Monday 17 January 2022

otępienie, odc. 10

Kolejny knot od inżyniera z Sorbono*-techniki:

Jaki będzie wykres zależności prędkości od czasu w przypadku spadku spadochroniarza przed i po otwarciu spadochronu?

Odpowiedź wg autora zadania: Przed otwarciem spadochronu będzie to zależność liniowa rosnąca, bo v = gt.  Po otwarciu spadochronu prędkość się zmniejszy i dalej nie będzie się zmieniać. Zależność rosnąca zmieni się więc w prostą równoległą do osi czasu. W momencie lądowania prędkość spadnie do zera.

(Na boku: uczeni w piśmie gadają, że na "Jaki będzie wykres ... ?" można odpowiedzieć "ładny" i to da się obronić, więc wniosek jest prosty: pytania to bzdet, sens mają polecenia. Ale to dydaktyka, której - jako amator sparzony - nie tykam, bo się nie znam.)

Ale ad rem, jak mawiają furmani z wykształceniem klasycznym (w tym doc. dr Furman!). Otóż niestety wiotki i śmierdzący xuj prawda, Herr Ing, nie mylić ze śledziem. Albo nie niestety, tylko na szczęście, bo czemu by nie dojebać inż.? Po pierwsze — milcząco paneś pominął opory powietrza, sugerując wzorek podany. O spadochronach używanych w próżni łaskawie przemilczmy. Rzecz jasna, tuż po wyskoku z areoplanu** owo fau równe gie te to dobre przybliżenie, ale później to się jakoś ustala, podobno w modzie skoku "na główkę" w okolicach 200 km/h, ale dawno nie skakałem. I — siurprajz — ustalenie łagodnie. W wypadku oporu proporcjonalnego do prędkości wykładniczo w czasie, ale chyba lepszym przybliżeniem jest opór kwadratowy w prędkości. Skoro dotarły gały dotąd, dokąd doczytały, to se "rozwiążą", dobierając odp. znaki (pewnie tak, że v to pionowa współrzędna prędkości o znaku tym samym, co g, pewnie const < 0, ale trza sprawdzić): 

dv/dt = mg + const v2

Ja tam rozwiązania nie pamiętam i za cholerę mnie to całkowanie tego samego w nieskończoność nie eksajtuje***. To już było, a z prawdziwym wtajemniczeniem w równania różniczkowe ma wspólnego — delikatnie rzecz ujmując — mało. Wgląd w fizykę jakiś tam niby daje, ale — jak to ze "ściśle rozwiązywalnymi" modelami bywa — zasoby szybko wysychają w miarę zaostrzania się walki klasowej, jak to ujął Koryfeusz Wszechnauk i Wielki Językoznawca.
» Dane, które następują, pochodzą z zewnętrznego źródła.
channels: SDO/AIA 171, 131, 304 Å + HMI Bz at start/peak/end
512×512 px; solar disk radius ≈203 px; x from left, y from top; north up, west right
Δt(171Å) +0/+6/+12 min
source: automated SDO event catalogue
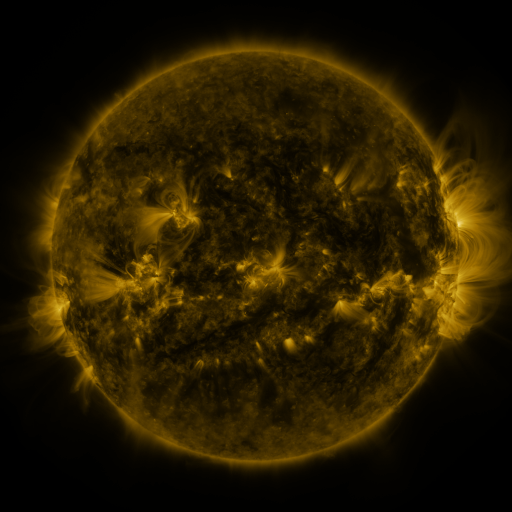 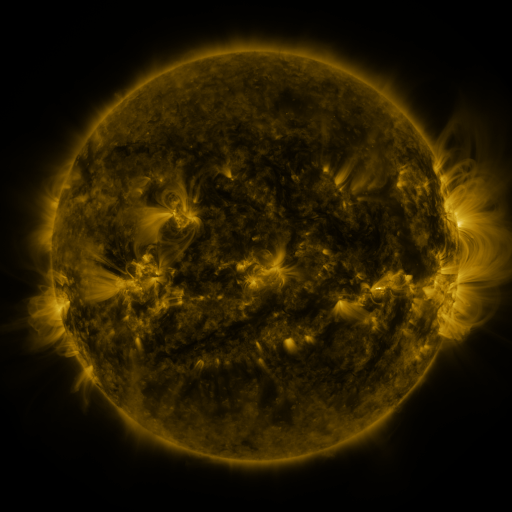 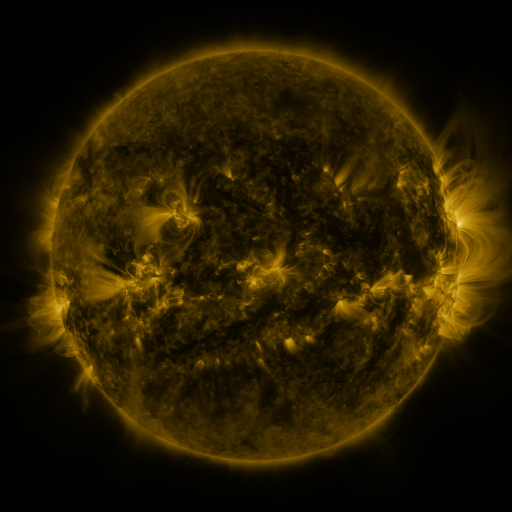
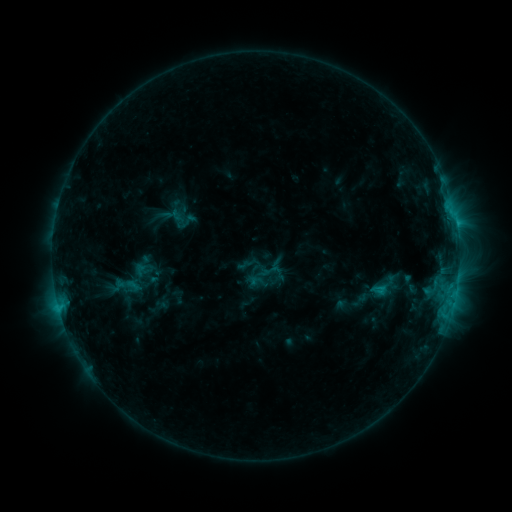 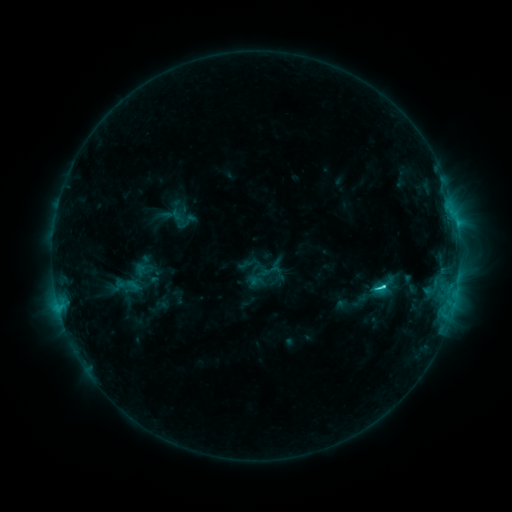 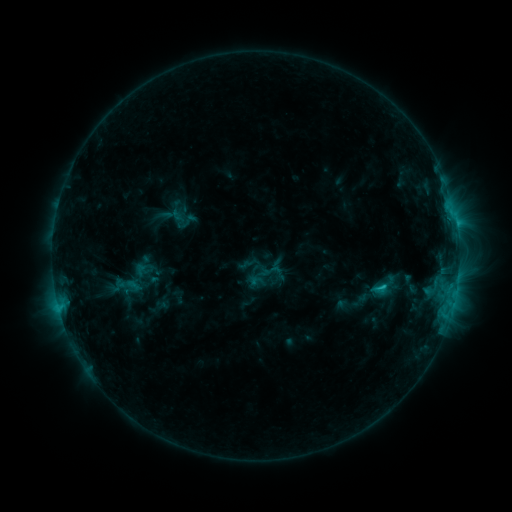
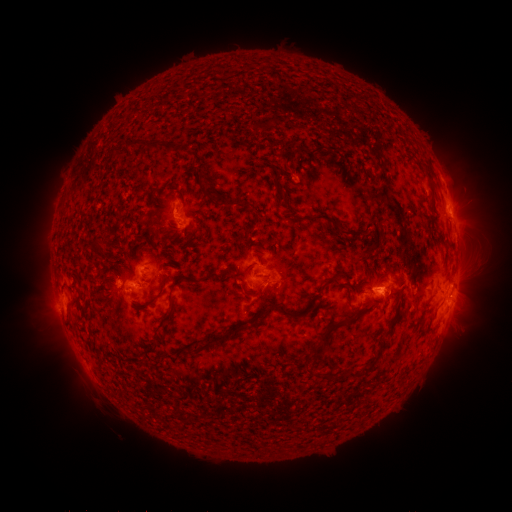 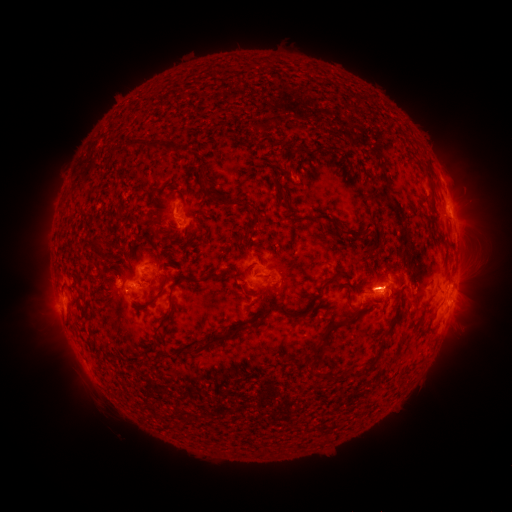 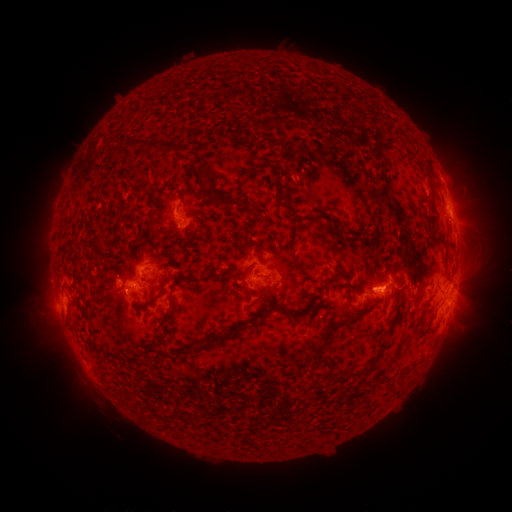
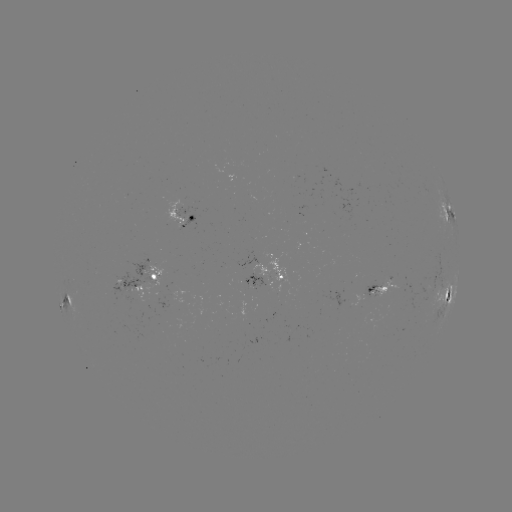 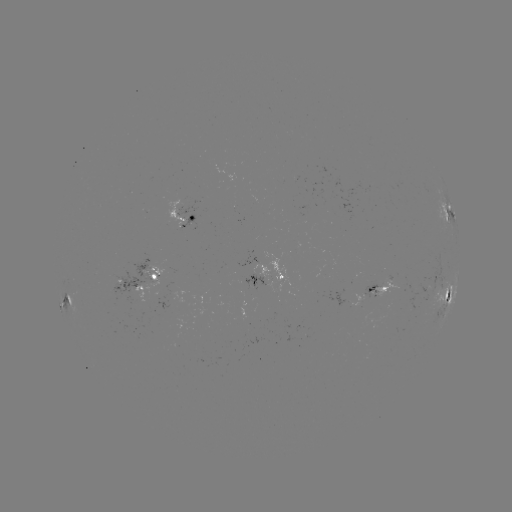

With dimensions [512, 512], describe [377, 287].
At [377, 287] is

Drugi knot to sugestia, że z zasady i zawsze otwarcie onego -chronu powoduje zmniejszenie prędkości. Otóż nie bardzo, bo np. skacząc z hielikoptera [żadnych aluzji do Antosia memowego, cyt. "pyr-pyr-pyr..."]  i otwierając tę płachtę w miarę od razu, być może wcale nie doznajemy hamowania. Podobnie jest w przypadku pilota katapultowanego skądsiś, w szczególności w miarę nisko nad ziemio, gdy czasu ani miejsca na rozpędzanie się przesadne nie ma, inaczej bowiem wzmiankowany pilot mógłby boleśnie stłuc organizm o glebę.

Trzeci knot  — najokrutniejszy — to niejawna (a może jawna; i ciężko stwierdzić, który wariant bardziej hańbi nieszczęsnego autora) sugestia, że wykres prędkości od czasu będzie łamaną. Ale autor to, jak wielu z Sorbony, dureń; i to z tego złego gatunku — absolutnie odporny na samowątpliwość, sobą-wspaniały. Tacy są najszczęśliwsi. I kto wie, może dla takich jest minister wiadomy. I granty itp.

Jak zwykle: trza trzy przyp. szczeg.-i rozpatrzyć. Mianowicie

(i) czy otwieramy spadochron przed osiągnięciem prędkości (granicznej, ustalonej) spadku ze spadochronem, 

(ii) po tym, 

czy 

(iii) dokładnie w chwili, kiedy tę prędkość osiągniemy.

W tym trzecim (nieco fikcyjnym) przypadku w zasadzie nie ma zmiany prędkości, modulo etap wypadania spadochronu,  jego rozwijania się itp. — tego nijak nie umiem wziąć pod uwagę; i wiadomo, że nikt tego od nikogo w szkole nie wymaga. Chyba że w klasie z wiodącym przedmiotem Przysposobienie Obronne. ("i takie ucznie panie redachtórze to mają później w papierach zabagnione i mogą nawet nie dostać się do zasadniczej szkoły tartacznej, gdzie jest egzamin ustny z przerzucania kradzionej dykty bez płot"... - HARZ, z pamięci. Pamięć to przekleństwo, kurwa.)


* W warszawskim slangu licealno-uniwersyteckim Sorboną zwano Centrum Kształcenia Ustawicznego. Tak jakby nieco przewrotnie, bo czemu nie?

** intencjonalne, żeby tak po prowincjonalnemu wyjszło

*** z "Kochaj albo rzuć", pan September, czy też Wrzesień.